[Page excerpt]:

In fact, the
tenets of Ryan Republicanism are so extreme that they even offend the pioneers
of trickle-down economics. "Ryan
takes out the ax and goes after programs for the poor -- which is the last thing
you ought to cut," says David Stockman, who served as Ronald Reagan's
budget director. "It's ideology run
amok."
A look at the bills that Republicans have
passed since they took control of the House in 2010 offers a clear blueprint of
the agenda that a Romney administration would be primed to establish:
Republicans
in Congress have repeatedly put ideology before creating jobs. Example:
For more than a year, they've
refused to put President Obama's jobs bill up for a vote, even though
projections show it would create nearly 2 million jobs without adding a penny
to the deficit. The reason? The $447 billion bill would have to be entirely paid for through a surtax on
millionaires.

[Listed entries]:
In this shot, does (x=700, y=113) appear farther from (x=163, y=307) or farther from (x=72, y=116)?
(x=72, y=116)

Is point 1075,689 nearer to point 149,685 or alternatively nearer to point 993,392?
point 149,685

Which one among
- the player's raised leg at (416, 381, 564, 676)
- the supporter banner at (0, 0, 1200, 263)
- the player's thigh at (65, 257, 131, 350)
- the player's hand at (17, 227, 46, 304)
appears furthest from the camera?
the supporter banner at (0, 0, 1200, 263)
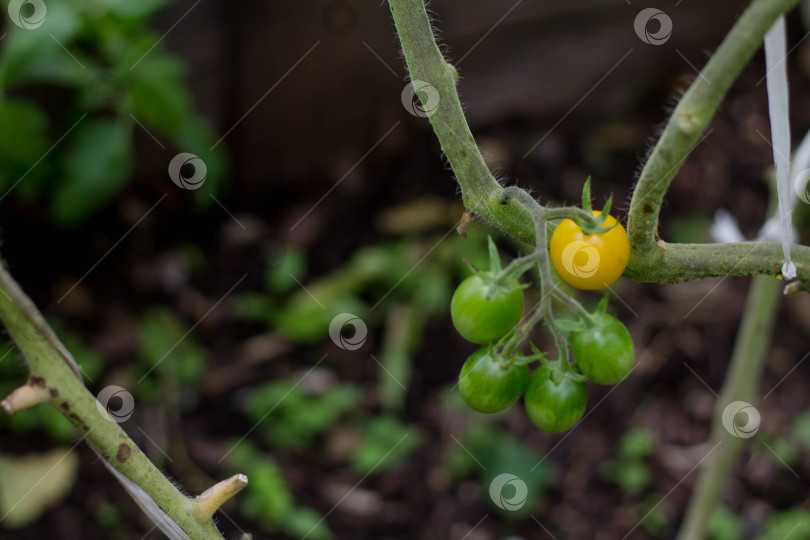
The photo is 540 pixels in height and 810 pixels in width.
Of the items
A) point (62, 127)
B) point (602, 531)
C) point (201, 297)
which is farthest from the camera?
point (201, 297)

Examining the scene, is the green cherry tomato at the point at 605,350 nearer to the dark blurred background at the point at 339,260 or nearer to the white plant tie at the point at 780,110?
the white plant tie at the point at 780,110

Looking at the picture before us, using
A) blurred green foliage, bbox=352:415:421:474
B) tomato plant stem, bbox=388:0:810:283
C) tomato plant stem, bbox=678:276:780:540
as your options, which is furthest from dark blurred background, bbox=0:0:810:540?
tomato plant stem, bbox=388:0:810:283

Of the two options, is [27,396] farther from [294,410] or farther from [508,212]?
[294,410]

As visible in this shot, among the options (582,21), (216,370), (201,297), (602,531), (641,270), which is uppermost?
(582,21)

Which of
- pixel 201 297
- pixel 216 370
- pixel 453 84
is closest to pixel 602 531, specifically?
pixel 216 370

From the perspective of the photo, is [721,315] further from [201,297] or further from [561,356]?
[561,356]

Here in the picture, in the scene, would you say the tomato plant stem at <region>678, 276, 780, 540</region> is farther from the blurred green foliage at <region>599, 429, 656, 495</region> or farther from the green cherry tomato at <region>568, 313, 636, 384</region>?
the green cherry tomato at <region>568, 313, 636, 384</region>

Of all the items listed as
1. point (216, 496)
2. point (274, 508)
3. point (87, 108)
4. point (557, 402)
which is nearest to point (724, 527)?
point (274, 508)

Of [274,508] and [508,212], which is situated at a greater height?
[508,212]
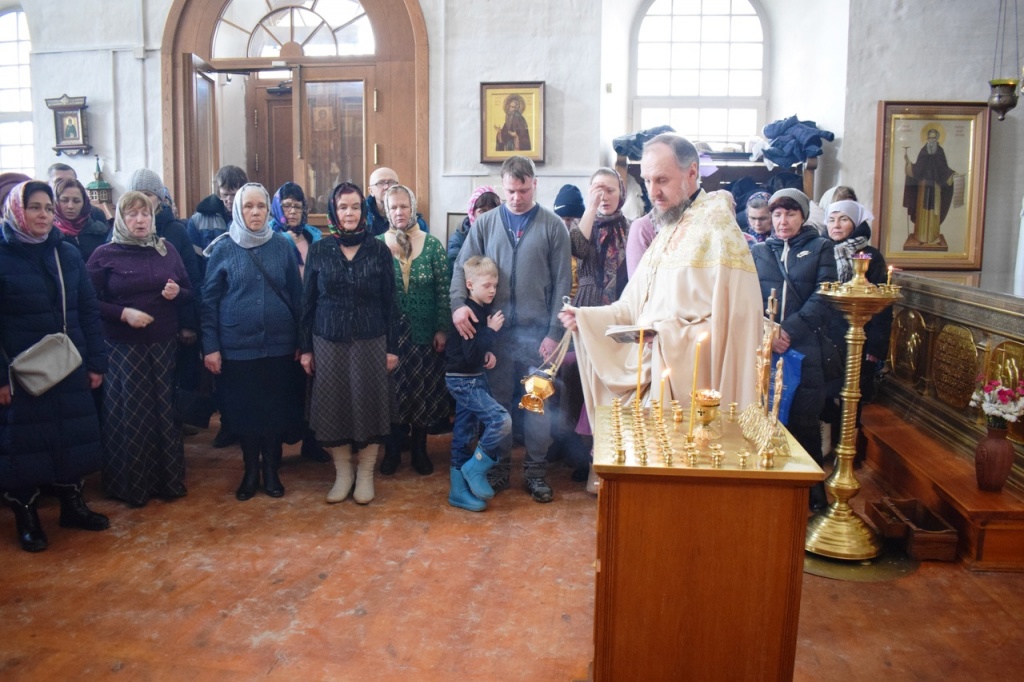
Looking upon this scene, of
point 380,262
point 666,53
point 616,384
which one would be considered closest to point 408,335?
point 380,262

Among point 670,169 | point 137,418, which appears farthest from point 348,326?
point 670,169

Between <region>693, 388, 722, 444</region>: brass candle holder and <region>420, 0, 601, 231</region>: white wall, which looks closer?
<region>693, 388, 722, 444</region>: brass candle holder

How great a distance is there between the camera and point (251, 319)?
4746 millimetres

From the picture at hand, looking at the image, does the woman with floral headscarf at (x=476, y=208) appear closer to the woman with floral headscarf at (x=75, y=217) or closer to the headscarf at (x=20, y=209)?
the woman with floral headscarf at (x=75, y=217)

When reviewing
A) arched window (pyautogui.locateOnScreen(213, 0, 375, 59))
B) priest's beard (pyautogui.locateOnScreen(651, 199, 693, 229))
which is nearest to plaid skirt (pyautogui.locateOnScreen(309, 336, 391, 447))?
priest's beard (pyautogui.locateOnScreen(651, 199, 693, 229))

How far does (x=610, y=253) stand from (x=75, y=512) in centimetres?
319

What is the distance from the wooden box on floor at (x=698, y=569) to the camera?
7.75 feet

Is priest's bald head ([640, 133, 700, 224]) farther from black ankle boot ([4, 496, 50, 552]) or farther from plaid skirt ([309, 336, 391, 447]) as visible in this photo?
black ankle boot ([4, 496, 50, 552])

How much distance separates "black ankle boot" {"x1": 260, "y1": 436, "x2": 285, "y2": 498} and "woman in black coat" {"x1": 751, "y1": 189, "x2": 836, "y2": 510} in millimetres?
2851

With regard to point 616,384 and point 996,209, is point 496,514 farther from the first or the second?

[Instructions]:
1. Translate this sentence from the excerpt on Republican budget policy into Spanish: "For more than a year, they've refused to put President Obama's jobs bill up for a vote, even though projections show it would create nearly 2 million jobs without adding a penny to the deficit."
2. For each statement, answer yes or no according to the excerpt on Republican budget policy, and quote the words that decide it.
(a) David Stockman was Ronald Reagan's budget director.
(b) Republicans took control of the House in 2008.
(c) The jobs bill would cost $447 billion.
3. Continue the excerpt on Republican budget policy from where it stops.

[Task results]:
1. Durante más de un año, se han negado a someter a votación el proyecto de ley de empleo del presidente Obama, a pesar de que las proyecciones muestran que crearía casi 2 millones de empleos sin añadir un centavo al déficit.

2.
(a) Yes: "who served as Ronald Reagan's budget director"
(b) No: "since they took control of the House in 2010"
(c) Yes: "The $447 billion bill"

3.
Second
example: the Republicans' signature initiative last
year -- the debt-ceiling standoff -- was a known jobs-killer, clearly applying
the brakes to the economic recovery. From
February through April 2011, the economy had been adding 200,000 jobs a month. But during the uncertainty created by this
congressional impasse, job creation was cut in half for every month the
standoff continued. And according to the
Economic Policy Institute, the immediate spending cuts required by the
debt-ceiling compromise are likely to shrink the economy by $43 billion this
year, killing nearly 323,000 jobs. This
is putting ideology before job creation, the American people be damned.
What Ryan
markets as his "Path to Prosperity" would make things even worse: The draconian cuts in his latest budget,
according to the Economics Policy Institute, would put an additional drag on
the economy, destroying another 4.1 million jobs by 2014.
The Republican War Against Women
Last year,
the House passed a bill that would prohibit women from purchasing insurance
plans that cover abortion. The so-called
Protect Life Act would also allow hospitals to refuse a dying woman an abortion
that would save her life. Ryan himself
co-sponsored legislation that would have made it impossible for impoverished
victims of rape and incest to receive abortions unless their assault met a
narrow definition of "forcible rape." Under the bill's language, for instance,
federal abortion coverage would be denied to a 12-year-old girl impregnated by
a 40-year-old man -- unless she could prove she fought back.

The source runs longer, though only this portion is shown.